Это относится не только к принятию решений. Вероятно, речь идет о нашей биологической сущности: разнообразие в пределах заданного порядка вещей. Ноам Хомский вызвал немалый переполох, когда объяснил, что наши языки, каждый из которых имеет свою историю, характерные особенности и обычаи употребления, объединяет общий скелет. Это справедливо и для языка генетики. У всех нас примерно одинаковые гены, иначе было бы невозможно говорить о «геноме человека». Но гены не идентичны. К примеру, есть определенные участки генома, называемые «полиморфными» – они варьируют в широких пределах и во многом определяют уникальность каждой личности.
Разумеется, все эти семена прорастают в социальной и культурной питательной среде. Несмотря на генетическую предрасположенность и биологическую склонность к сотрудничеству, было бы абсурдно считать, что норвежцы менее коррумпированы, чем аргентинцы, только из-за другого биологического склада.
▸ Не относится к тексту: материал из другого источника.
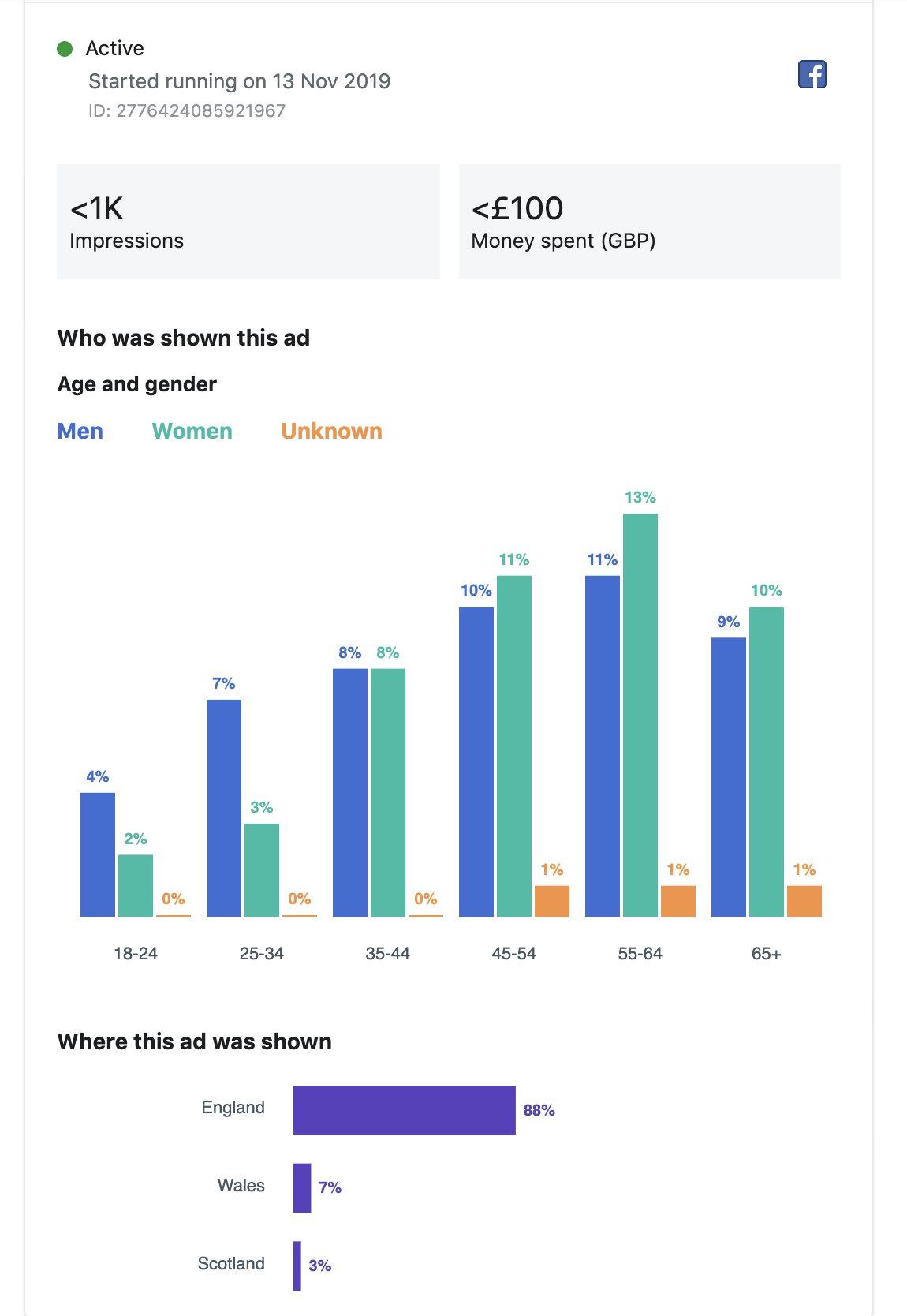 Facebook ad data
Однако здесь есть важный нюанс. Не так уж странно и вполне вероятно, что структурная организация мозга развивается по-разному в культурной среде, основанной на доверии или недоверии. Именно внутри культуры происходит закручивание винтиков механизма и формируются его параметры, а результаты проявляются в том, как мы принимаем решения и кому доверяем. Иными словами, культура и мозг переплетаются в бесконечной золотой гирлянде[44].